STUDY TEXT:
- Church: Syriac Orthodox Church
- See: Antioch
- Installed: 1838
- Term ended: 1847
- Predecessor: Ignatius George V
- Successor: Ignatius Jacob II

Personal details
- Born: Elias 1778 Mosul, Ottoman Empire
- Died: 1847 (aged 68–69) Mor Hananyo
- Residence: Mor Hananyo

= Ignatius Elias II =

114th Patriarch of the Syriac Orthodox Church of Antioch (1838-1847)

Ignatius Elias II (1778–1847) was the Patriarch of Antioch and head of the Syriac Orthodox Church from 1838 until his death in 1847.

INFORMATION SHOWN:
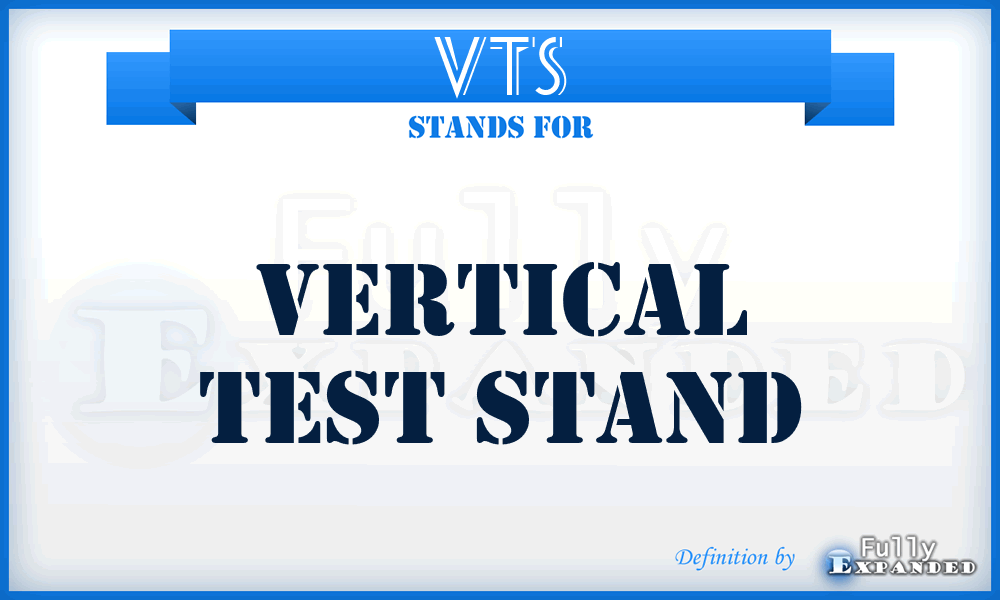 VTS - Vertical Test Stand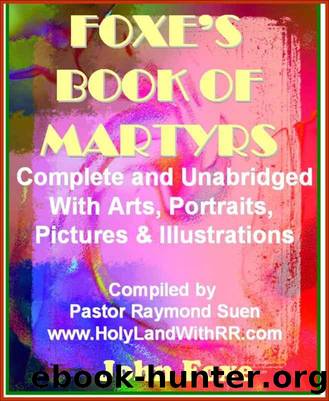 The Illustrated Foxe's Book of Martyrs: Complete and Unabridged with Art, Portraits, Pictures & Illustrations. The New Best Seller, Limited Edition. (Foxe's Book of Martyrs Christian Classics) by John Foxe & Raymond Suen & Rosablanca Suen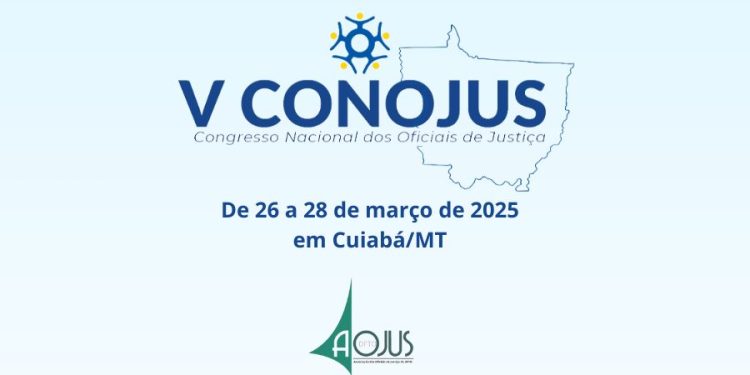 ASSOCIADOS DA AOJUS/DFTO TÊM DESCONTO EM INSCRIÇÃO PARA O V CONOJUS EM 2025
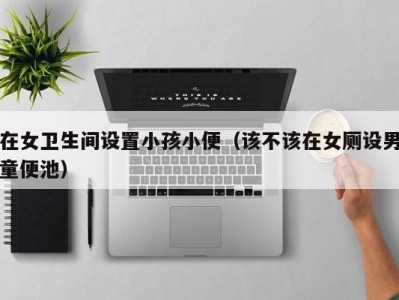 在女卫生间设置小孩小便（该不该在女厕设男童便池）
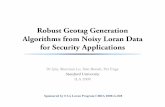 Robust Geotag Generation Algorithms from Noisy Loran Data ... 3 eLoran System-Level Considerations...• Geotag reproducibility and spatial discriminiation Developed fuzzy extractors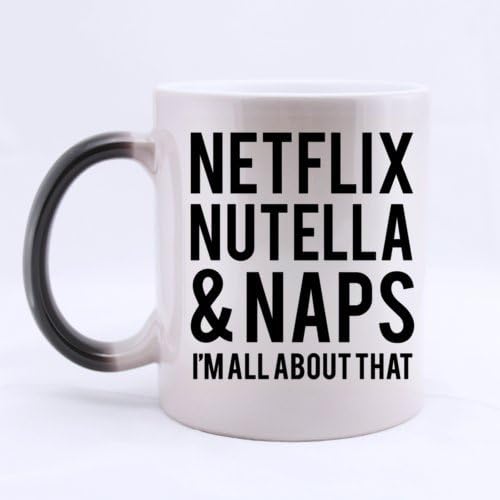 Funny NETFLIX NUTELLA NAPS I'M ALL ABOUT THAT Morphing Mug Coffee Mug Tea Cup 11 Ounce Could Be A Surprise Gift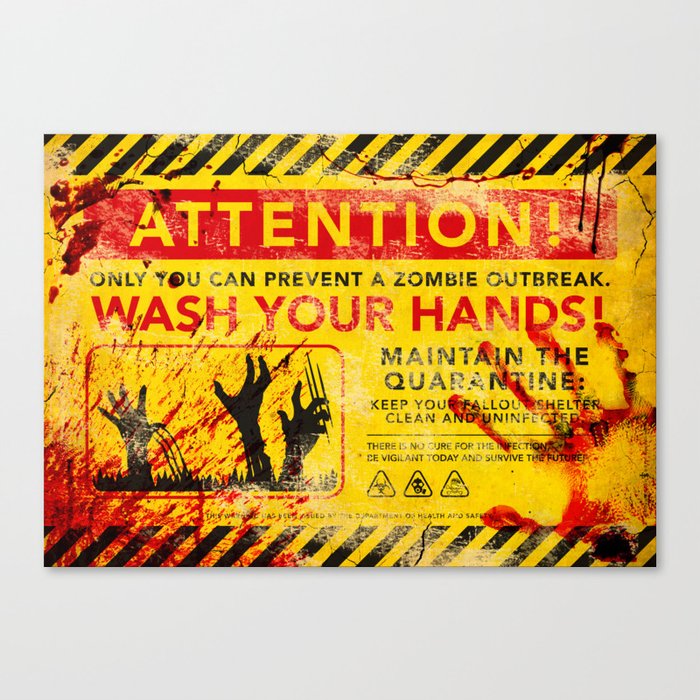 Prevent Zombie Outbreak: Wash your hands! Canvas Print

WHAT YOU WILL DO: Please carry on the article about Ignatius Elias II, starting right after its last sentence. The entries play no part in this exercise.

ANSWER TO THIS EXERCISE:
==Biography==
Elias was born at Mosul about 1778 and was the son of Hindi Karmeh. When he reached his youth, he joined Mor Mattai Monastery near Mosul. He was ordained monk by Metropolitan Eustathios Moosa in 1791 and in 1798 he was appointed the abbot of Mar Behnam Monastery that used to belong to the Syriac Orthodox Church at that time. In 1811 he was ordained as ecumenical metropolitan by Ignatius Matthew and was given the name Gregorius. Then in 1817, he was appointed as Metropolitan of Mosul and Maphrian of the East by Ignatius Yunan and assumed the name Basil Elias III. In 1819, as a Maphrian of the East, he put his hand on the patriarch Ignatius George V at his consecration as the new Patriarch of Syriac Orthodox Church.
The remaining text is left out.